- _Recorded information_
= = = =

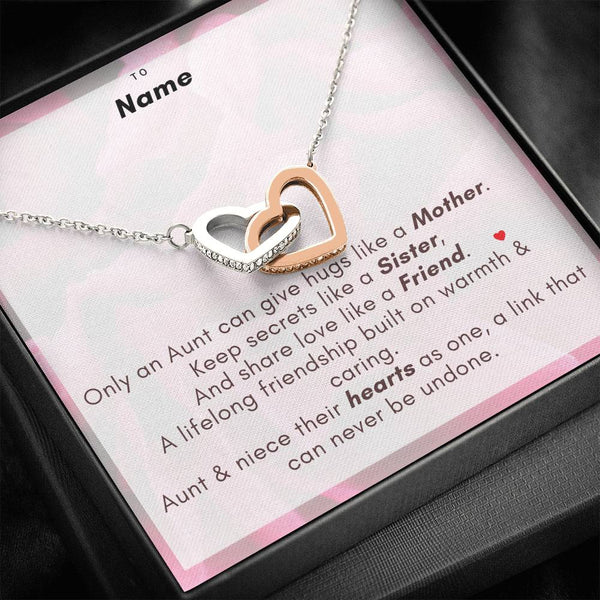 Necklace for Aunt- Only an aunt can give hugs like a mother....never be undone - Jewelled by love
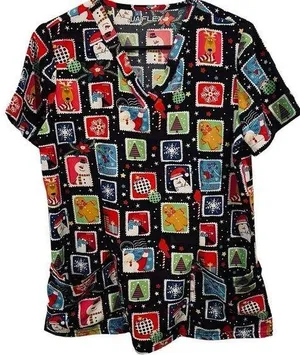 UA Flex 2 Christmas Holiday Festive Stamp Sticker Stretch Medical Scrubs Top thumbnail 1
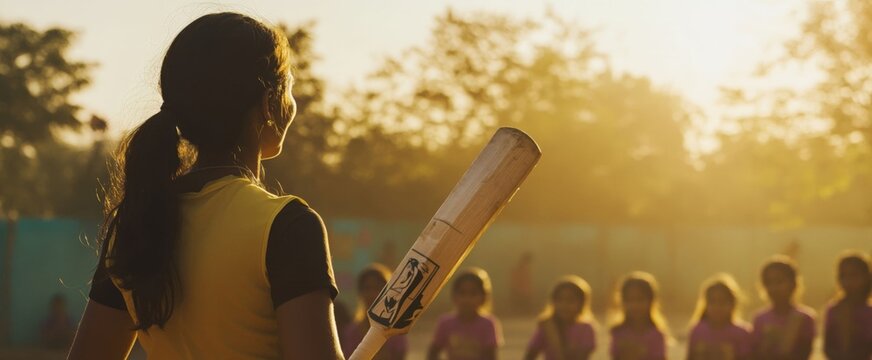 Young female cricketer preparing to bat during practice at sunset  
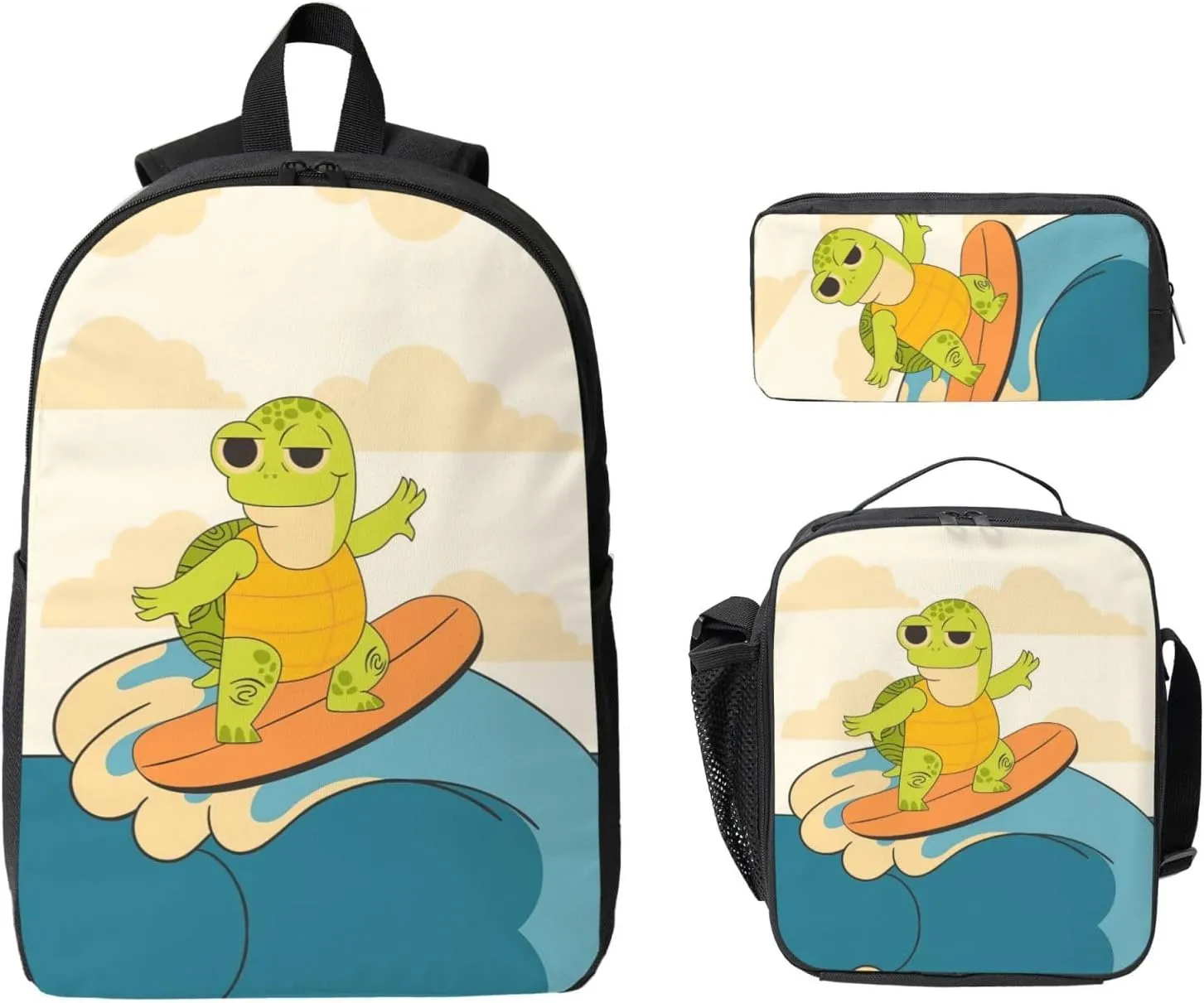Backpack Lunch Box and Bag 3PCS Large Capacity Travel Backpack Suitable Work Outdoor Sport for Woman Man Surfing Turtle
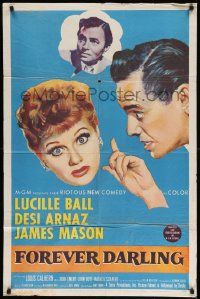 8g252 FOREVER DARLING 1sh '56 art of James Mason, Desi Arnaz & Lucille Ball!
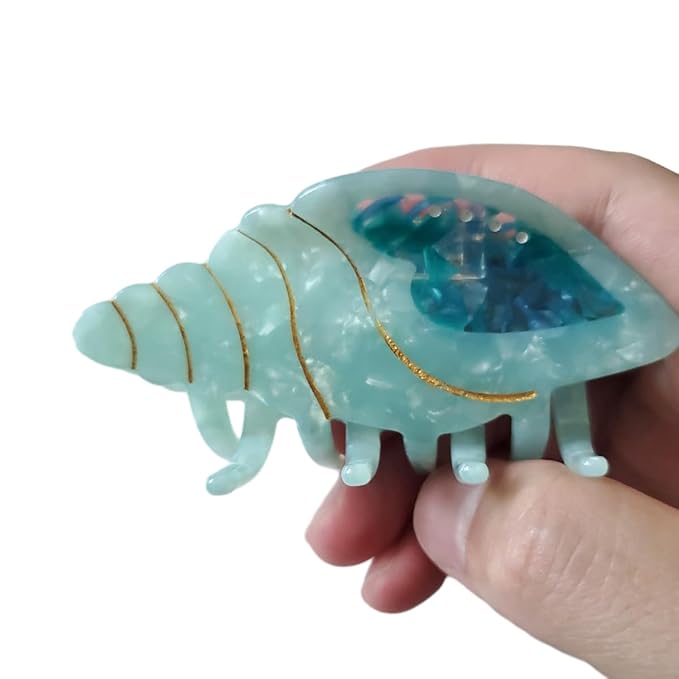 Spiral Conch Claw Clip,Acetate Hair Clips,Small Claw Clips for Women,Green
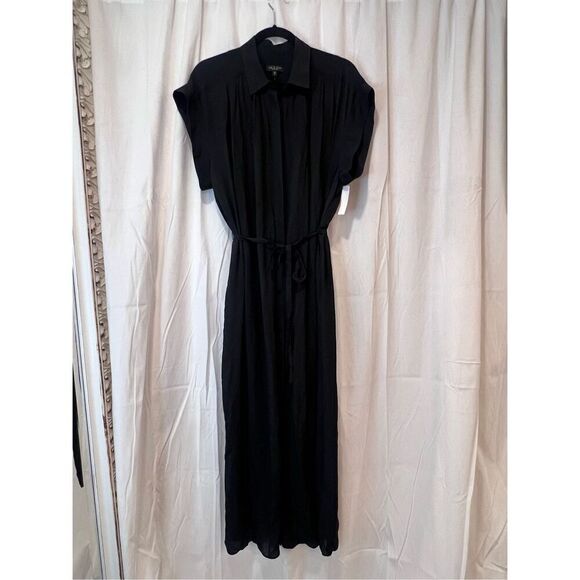 Rag & Bone Women's Black Robin Viscose Tie Waist Shirt Dress Size Large NWOT - Picture 4 of 12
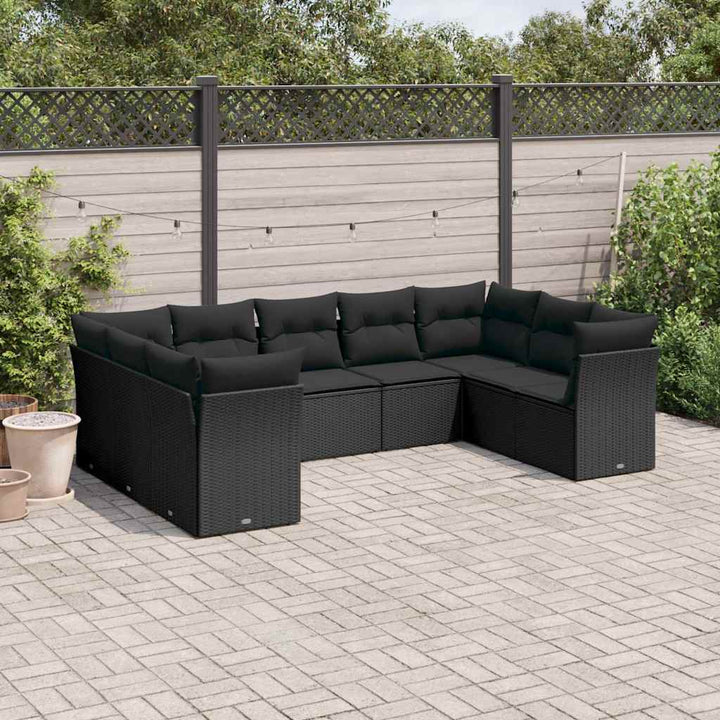 sofasæt til haven 9 dele med hynder polyrattan sort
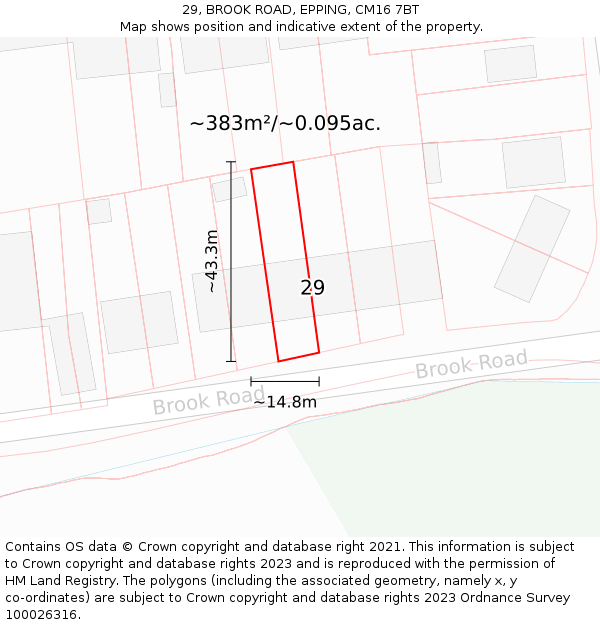 29, BROOK ROAD, EPPING, CM16 7BT: Plot and title map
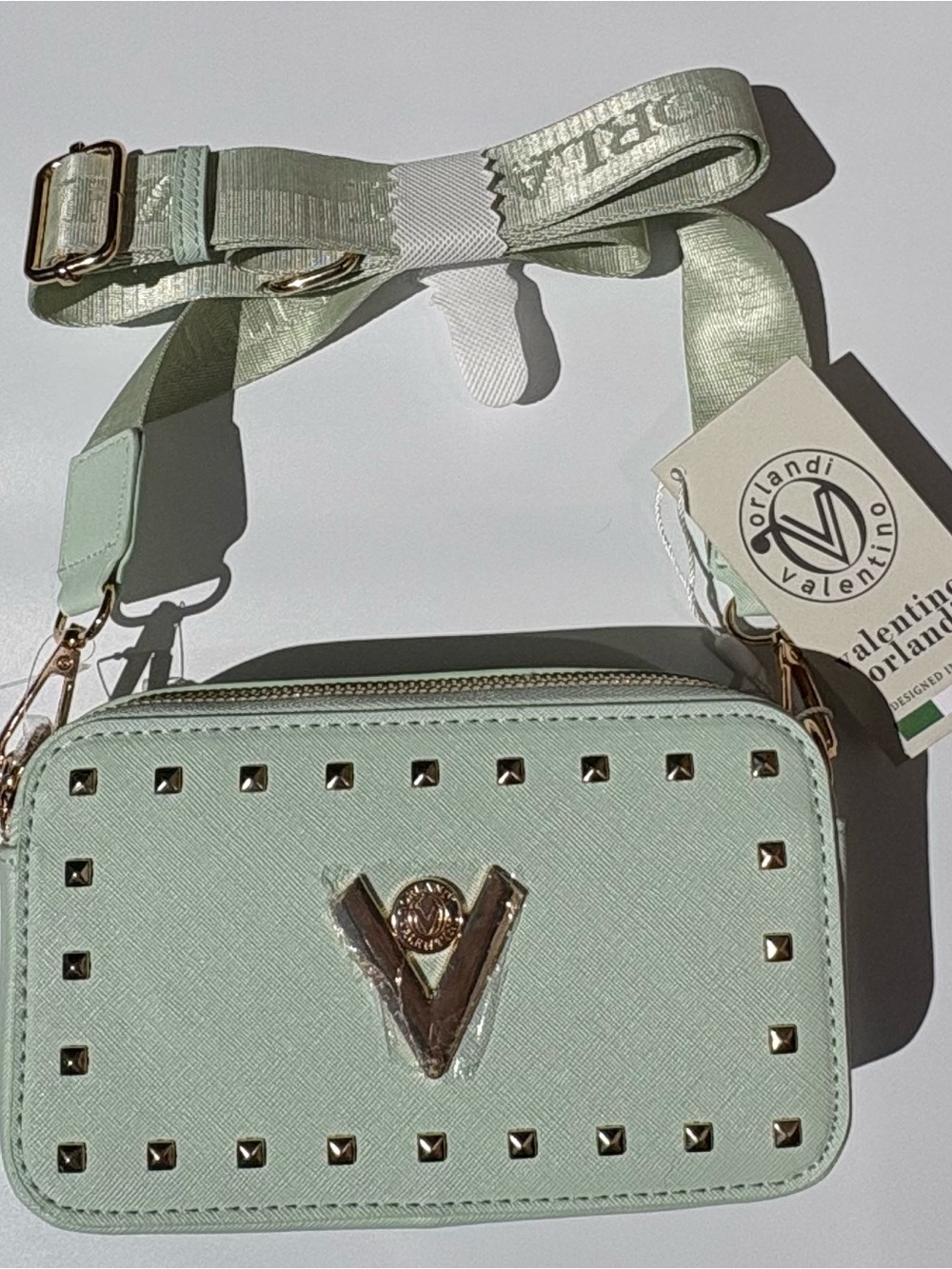 Valentino Orlandi Camera Bag Crossbody Mint Green Studded NWT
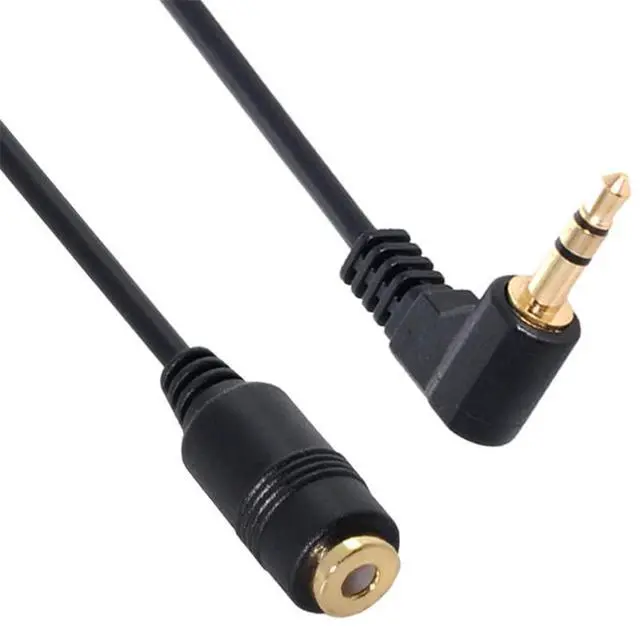 Alt view image 5 of 7 - 90 Degree Right Angled 3.5mm 3poles Audio Stereo Male to Female Extension Cable 10cm Black
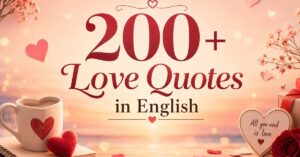 Aesthetic romantic featured image with soft pink and peach gradient background, floating heart shapes and bokeh lights, decorative flowers and love-themed props, and centered typography reading “200+ Love Quotes in English” with warm, emotional mood.
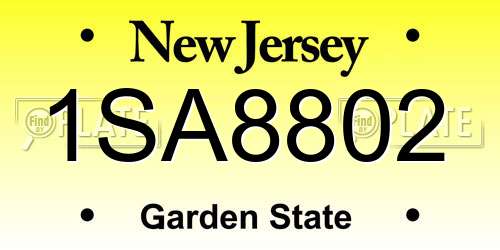 1SA8802 New Jersey License Plate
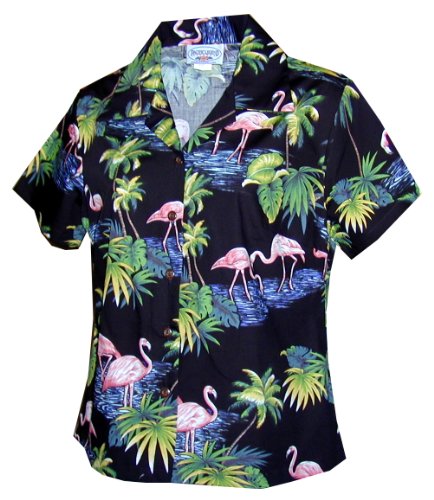 Pacific Legend Women's Pink Flamingo Paradise Fitted Shirt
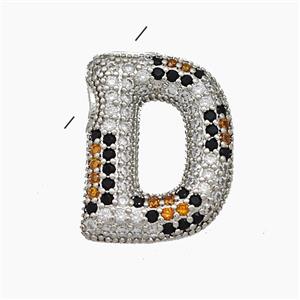 Copper Letter-D Pendant Micropave Zirconia Platinum Plated, approx 16-23mm, 3-5mm hole [FN50974]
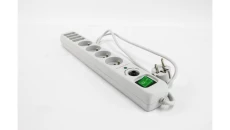 Przedłużacz 8-gniazdowy,1,5m + filtr przepięciowy, łącznik, 3x1,0mm OWY / 25026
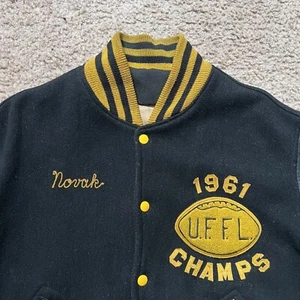 United Flag Football League 1961 East Side Champs Varsity Jacket RARE Mens M-L - Picture 1 of 12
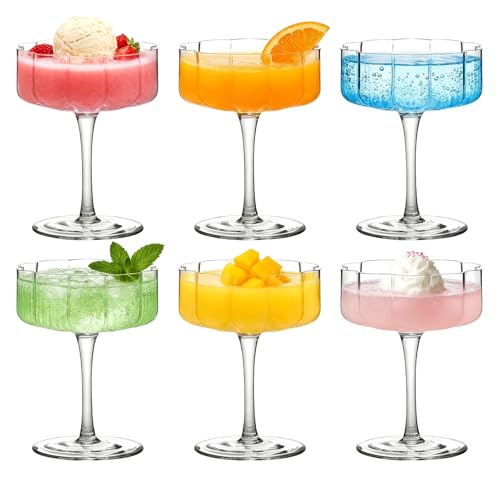 Haayymo Dessertschalen aus Glas Eisbecher 6er-Set, Kurzstielgarnelen Cocktailgläser Vorspeise Obstsalate Puddingschalen Dessert Eisbecher mit Fuß Cocktailschales (H7016) von Haayymo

= = = =

- _Task requirements_
Copy the material above word for word, images excluded.

- _Task result_
 Necklace for Aunt- Only an aunt can give hugs like a mother....never be undone - Jewelled by love
 UA Flex 2 Christmas Holiday Festive Stamp Sticker Stretch Medical Scrubs Top thumbnail 1
 Young female cricketer preparing to bat during practice at sunset  
Backpack Lunch Box and Bag 3PCS Large Capacity Travel Backpack Suitable Work Outdoor Sport for Woman Man Surfing Turtle
 8g252 FOREVER DARLING 1sh '56 art of James Mason, Desi Arnaz & Lucille Ball!
 Spiral Conch Claw Clip,Acetate Hair Clips,Small Claw Clips for Women,Green
 Rag & Bone Women's Black Robin Viscose Tie Waist Shirt Dress Size Large NWOT - Picture 4 of 12
 sofasæt til haven 9 dele med hynder polyrattan sort
 29, BROOK ROAD, EPPING, CM16 7BT: Plot and title map
 Valentino Orlandi Camera Bag Crossbody Mint Green Studded NWT
 Alt view image 5 of 7 - 90 Degree Right Angled 3.5mm 3poles Audio Stereo Male to Female Extension Cable 10cm Black
 Aesthetic romantic featured image with soft pink and peach gradient background, floating heart shapes and bokeh lights, decorative flowers and love-themed props, and centered typography reading “200+ Love Quotes in English” with warm, emotional mood.
 1SA8802 New Jersey License Plate
 Pacific Legend Women's Pink Flamingo Paradise Fitted Shirt
 Copper Letter-D Pendant Micropave Zirconia Platinum Plated, approx 16-23mm, 3-5mm hole [FN50974]
 Przedłużacz 8-gniazdowy,1,5m + filtr przepięciowy, łącznik, 3x1,0mm OWY / 25026
 United Flag Football League 1961 East Side Champs Varsity Jacket RARE Mens M-L - Picture 1 of 12
 Haayymo Dessertschalen aus Glas Eisbecher 6er-Set, Kurzstielgarnelen Cocktailgläser Vorspeise Obstsalate Puddingschalen Dessert Eisbecher mit Fuß Cocktailschales (H7016) von Haayymo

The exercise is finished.